• _SHORT TASK_: Arrange all of the entries below as a numbered list, leaving out the blank lines.

-------- EXCERPTED RECORDS --------

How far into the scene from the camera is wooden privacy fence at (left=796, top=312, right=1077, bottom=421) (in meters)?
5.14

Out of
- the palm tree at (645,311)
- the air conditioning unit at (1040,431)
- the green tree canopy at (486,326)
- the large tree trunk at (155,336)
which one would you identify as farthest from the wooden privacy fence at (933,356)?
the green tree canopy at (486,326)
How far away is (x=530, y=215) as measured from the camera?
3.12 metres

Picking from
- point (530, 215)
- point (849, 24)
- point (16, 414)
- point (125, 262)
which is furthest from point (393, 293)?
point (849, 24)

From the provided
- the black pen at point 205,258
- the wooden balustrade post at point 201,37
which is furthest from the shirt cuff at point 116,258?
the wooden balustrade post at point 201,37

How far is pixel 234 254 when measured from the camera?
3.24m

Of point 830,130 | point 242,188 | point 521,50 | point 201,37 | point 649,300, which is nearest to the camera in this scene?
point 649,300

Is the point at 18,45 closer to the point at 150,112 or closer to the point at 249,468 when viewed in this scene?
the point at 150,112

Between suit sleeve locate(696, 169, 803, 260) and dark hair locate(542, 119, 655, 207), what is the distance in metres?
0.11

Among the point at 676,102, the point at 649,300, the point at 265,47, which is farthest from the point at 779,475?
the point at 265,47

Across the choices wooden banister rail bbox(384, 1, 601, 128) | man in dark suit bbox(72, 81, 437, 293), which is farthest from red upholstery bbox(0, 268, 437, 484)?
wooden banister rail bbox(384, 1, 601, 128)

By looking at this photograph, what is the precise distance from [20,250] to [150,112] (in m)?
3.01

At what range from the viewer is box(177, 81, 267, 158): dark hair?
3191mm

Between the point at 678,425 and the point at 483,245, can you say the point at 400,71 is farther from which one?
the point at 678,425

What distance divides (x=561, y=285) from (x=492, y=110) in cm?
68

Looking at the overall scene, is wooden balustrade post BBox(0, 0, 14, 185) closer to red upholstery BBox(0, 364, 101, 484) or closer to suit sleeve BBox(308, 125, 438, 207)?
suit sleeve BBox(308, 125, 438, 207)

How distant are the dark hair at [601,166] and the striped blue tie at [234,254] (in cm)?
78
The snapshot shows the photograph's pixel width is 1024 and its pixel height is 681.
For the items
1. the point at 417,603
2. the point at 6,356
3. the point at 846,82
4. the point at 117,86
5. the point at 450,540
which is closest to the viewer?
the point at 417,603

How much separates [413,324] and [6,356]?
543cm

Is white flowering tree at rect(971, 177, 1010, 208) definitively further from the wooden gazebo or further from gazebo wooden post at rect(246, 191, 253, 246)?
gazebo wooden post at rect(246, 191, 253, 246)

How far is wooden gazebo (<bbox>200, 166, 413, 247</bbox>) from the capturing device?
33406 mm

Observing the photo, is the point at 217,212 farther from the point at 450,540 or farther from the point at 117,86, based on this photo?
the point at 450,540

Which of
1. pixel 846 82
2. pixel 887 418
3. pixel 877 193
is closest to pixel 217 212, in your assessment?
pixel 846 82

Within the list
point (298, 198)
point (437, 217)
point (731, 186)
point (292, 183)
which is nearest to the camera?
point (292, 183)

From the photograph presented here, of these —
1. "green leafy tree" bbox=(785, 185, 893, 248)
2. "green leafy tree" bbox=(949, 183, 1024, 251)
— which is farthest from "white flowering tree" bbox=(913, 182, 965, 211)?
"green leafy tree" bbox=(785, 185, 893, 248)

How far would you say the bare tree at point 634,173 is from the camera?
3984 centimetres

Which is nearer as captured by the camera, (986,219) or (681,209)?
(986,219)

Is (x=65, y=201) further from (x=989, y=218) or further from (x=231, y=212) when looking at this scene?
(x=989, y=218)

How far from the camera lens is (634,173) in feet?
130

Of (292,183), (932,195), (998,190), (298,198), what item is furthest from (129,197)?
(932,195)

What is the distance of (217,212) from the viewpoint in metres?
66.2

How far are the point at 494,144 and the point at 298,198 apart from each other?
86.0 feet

--------

• _RESPONSE TO THIS TASK_:
1. How far into the scene from the camera is wooden privacy fence at (left=796, top=312, right=1077, bottom=421) (in meters)?
2. 5.14
3. Out of
4. - the palm tree at (645,311)
5. - the air conditioning unit at (1040,431)
6. - the green tree canopy at (486,326)
7. - the large tree trunk at (155,336)
8. which one would you identify as farthest from the wooden privacy fence at (933,356)?
9. the green tree canopy at (486,326)
10. How far away is (x=530, y=215) as measured from the camera?
11. 3.12 metres
12. Picking from
13. - point (530, 215)
14. - point (849, 24)
15. - point (16, 414)
16. - point (125, 262)
17. which is furthest from point (393, 293)?
18. point (849, 24)
19. From the provided
20. - the black pen at point 205,258
21. - the wooden balustrade post at point 201,37
22. which is furthest from the shirt cuff at point 116,258?
23. the wooden balustrade post at point 201,37
24. How far is pixel 234 254 when measured from the camera?
25. 3.24m
26. Of point 830,130 | point 242,188 | point 521,50 | point 201,37 | point 649,300, which is nearest to the camera in this scene?
27. point 649,300
28. Is the point at 18,45 closer to the point at 150,112 or closer to the point at 249,468 when viewed in this scene?
29. the point at 150,112
30. Between suit sleeve locate(696, 169, 803, 260) and dark hair locate(542, 119, 655, 207), what is the distance in metres?
31. 0.11
32. Among the point at 676,102, the point at 649,300, the point at 265,47, which is farthest from the point at 779,475?
33. the point at 265,47
34. Across the choices wooden banister rail bbox(384, 1, 601, 128) | man in dark suit bbox(72, 81, 437, 293), which is farthest from red upholstery bbox(0, 268, 437, 484)?
35. wooden banister rail bbox(384, 1, 601, 128)
36. By looking at this photograph, what is the precise distance from [20,250] to [150,112] (in m)?
37. 3.01
38. At what range from the viewer is box(177, 81, 267, 158): dark hair?
39. 3191mm
40. Between the point at 678,425 and the point at 483,245, can you say the point at 400,71 is farther from which one?
41. the point at 678,425
42. What distance divides (x=561, y=285) from (x=492, y=110) in cm?
43. 68
44. Looking at the overall scene, is wooden balustrade post BBox(0, 0, 14, 185) closer to red upholstery BBox(0, 364, 101, 484) or closer to suit sleeve BBox(308, 125, 438, 207)?
45. suit sleeve BBox(308, 125, 438, 207)
46. How distant are the dark hair at [601,166] and the striped blue tie at [234,254] (in cm)?
47. 78
48. The snapshot shows the photograph's pixel width is 1024 and its pixel height is 681.
49. For the items
50. 1. the point at 417,603
51. 2. the point at 6,356
52. 3. the point at 846,82
53. 4. the point at 117,86
54. 5. the point at 450,540
55. which is closest to the viewer?
56. the point at 417,603
57. How much separates [413,324] and [6,356]?
58. 543cm
59. Is white flowering tree at rect(971, 177, 1010, 208) definitively further from the wooden gazebo or further from gazebo wooden post at rect(246, 191, 253, 246)?
60. gazebo wooden post at rect(246, 191, 253, 246)
61. How far is wooden gazebo (<bbox>200, 166, 413, 247</bbox>) from the capturing device?
62. 33406 mm
63. Observing the photo, is the point at 217,212 farther from the point at 450,540 or farther from the point at 117,86, based on this photo?
64. the point at 450,540
65. Which of
66. 1. pixel 846 82
67. 2. pixel 887 418
68. 3. pixel 877 193
69. is closest to pixel 217 212, in your assessment?
70. pixel 846 82
71. Within the list
72. point (298, 198)
73. point (437, 217)
74. point (731, 186)
75. point (292, 183)
76. which is nearest to the camera?
77. point (292, 183)
78. From the photograph presented here, of these —
79. 1. "green leafy tree" bbox=(785, 185, 893, 248)
80. 2. "green leafy tree" bbox=(949, 183, 1024, 251)
81. — which is farthest from "white flowering tree" bbox=(913, 182, 965, 211)?
82. "green leafy tree" bbox=(785, 185, 893, 248)
83. How far would you say the bare tree at point 634,173 is from the camera?
84. 3984 centimetres
85. Which is nearer as captured by the camera, (986,219) or (681,209)?
86. (986,219)
87. Is (x=65, y=201) further from (x=989, y=218) or further from (x=231, y=212) when looking at this scene?
88. (x=989, y=218)
89. How far from the camera lens is (634,173) in feet?
90. 130
91. Of (292,183), (932,195), (998,190), (298,198), what item is furthest from (129,197)?
92. (932,195)
93. What is the distance of (217,212) from the viewpoint in metres?
94. 66.2
95. How far are the point at 494,144 and the point at 298,198 apart from each other?
96. 86.0 feet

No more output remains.